GMT Pile à l'heure

La Ligne du Devoir

Le «jébelé» et le «laabaan», des pratiques mises aux oubliettes ?

Le Sénégal est très réputé par son attachement à la culture de la tradition. Les gens de cette société à majorité conservatrice, ont toujours démontré leur penchant envers les us et les coutumes traditionnelles. Parmi ces derniers, le « laabaan » et le « jébelé », deux pratiques les plus populaires, ont tendance à prononcer leur oraison funèbre de nos jours. Le délaissement de ces rituels autrefois voués à la sacralisation de la virginité des jeunes femmes, laissent croire à une perte de valeurs, notamment une déperdition dans la société sénégalaise. Ce sujet continue à faire couler de la salive et aujourd’hui va couler de l’encre sur votre capsule TAM-TAM.

Pendant des lustres, les traditions ont instauré en normes sociales, différentes pratiques coutumières au sein de notre société. Le « jébelé » et le « labaan » sont des pratiques bien ancrées dans nos quotidiens. Destinées à célébrer la sacralisation de la virginité des jeunes femmes fraîchement mariées, ces pratiques ont commencé à s’enliser dans les méandres de l’oubli.

Il fut un temps où pendant le mariage, au lendemain de la nuit nuptiale, la « badiane » (tante ou marraine) de la jeune fille se rue, au petit matin devant la chambre du couple marié pour réclamer « le drap ». Une requête qui faisait objet de vérification ; si oui ou non la jeune femme était vierge. Autrement, est-ce qu’elle s’est préservé jusqu’au mariage. Chose faîte, le lendemain, une fête sous fond de tambours et de tam-tams s’organise à l’honneur de la mariée qui a offert sa virginité jusqu’au mariage. Ce fut une manière, pour la jeune femme, d’honorer sa famille notamment, sa mère.

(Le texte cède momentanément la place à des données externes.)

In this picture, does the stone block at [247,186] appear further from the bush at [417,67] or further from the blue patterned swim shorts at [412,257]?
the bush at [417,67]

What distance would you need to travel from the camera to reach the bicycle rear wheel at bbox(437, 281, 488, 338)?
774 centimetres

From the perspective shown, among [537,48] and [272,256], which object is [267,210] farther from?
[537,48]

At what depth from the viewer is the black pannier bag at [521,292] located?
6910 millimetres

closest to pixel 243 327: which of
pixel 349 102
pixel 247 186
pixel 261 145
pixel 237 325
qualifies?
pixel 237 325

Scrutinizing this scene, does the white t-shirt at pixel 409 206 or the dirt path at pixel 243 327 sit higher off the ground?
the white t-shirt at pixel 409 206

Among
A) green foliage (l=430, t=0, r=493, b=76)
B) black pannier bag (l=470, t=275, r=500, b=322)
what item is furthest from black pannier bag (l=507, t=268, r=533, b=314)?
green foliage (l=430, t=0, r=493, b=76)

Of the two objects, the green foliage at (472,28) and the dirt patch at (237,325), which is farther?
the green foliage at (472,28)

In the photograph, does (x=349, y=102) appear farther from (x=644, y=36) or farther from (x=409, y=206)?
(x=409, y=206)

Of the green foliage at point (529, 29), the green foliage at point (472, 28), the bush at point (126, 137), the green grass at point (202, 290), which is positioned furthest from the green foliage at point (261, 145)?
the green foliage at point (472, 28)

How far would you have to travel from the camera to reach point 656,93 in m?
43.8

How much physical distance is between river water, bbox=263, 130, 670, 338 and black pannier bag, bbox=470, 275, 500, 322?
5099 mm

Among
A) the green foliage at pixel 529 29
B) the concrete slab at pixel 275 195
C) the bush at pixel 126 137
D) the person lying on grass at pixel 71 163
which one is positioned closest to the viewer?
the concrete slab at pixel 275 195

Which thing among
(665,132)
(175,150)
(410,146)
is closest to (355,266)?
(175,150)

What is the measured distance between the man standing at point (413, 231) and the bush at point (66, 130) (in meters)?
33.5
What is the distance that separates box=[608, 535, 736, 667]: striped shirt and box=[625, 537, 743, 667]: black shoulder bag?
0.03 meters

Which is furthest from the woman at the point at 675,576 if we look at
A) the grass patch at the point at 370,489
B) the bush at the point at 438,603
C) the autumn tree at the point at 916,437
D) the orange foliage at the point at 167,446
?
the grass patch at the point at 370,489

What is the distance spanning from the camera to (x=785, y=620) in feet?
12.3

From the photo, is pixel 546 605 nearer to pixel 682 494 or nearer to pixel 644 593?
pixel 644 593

Ainsi, bon nombres parmi celles qui n’ont pas eu la patience et la sagesse de « se préserver », en restant pudique jusqu’au mariage ont été trahies par « le tissu symbolique de la pureté ». Que dire si la honte s’invite dans notre vie un bon jour ?

Cependant, le temps est révolu et les mentalités ont évoluées. Le souffle de modernité a fini par jeter un voile pudique à ces cérémonies qui accompagnaient la nuit nuptiale.

Si certains persistent à les pérenniser par respect aux valeurs ancestrales, d’autres, par contre, les renient catégoriquement, car disent-ils, « elles sont contraires aux valeurs islamiques. Car selon les préceptes de la religion musulmane, le mariage est sacré et doit conserver son caractère discret d’où la préservation de l’intimité du couple ».

Par conséquent, un choc des génération s’expose. Les familles conservatrices tiennent à pérenniser ces coutumes, d’autres, adeptes de la modernité sont aux antipodes de ces dernières.
De nos jours, les jeunes couples préfèrent passer leurs lunes de miel dans de chics hôtels. Loin des yeux, des bouches et des rituels mais plus proches du dédain des familles respectives; la modernité a t-il supplanté la tradition ?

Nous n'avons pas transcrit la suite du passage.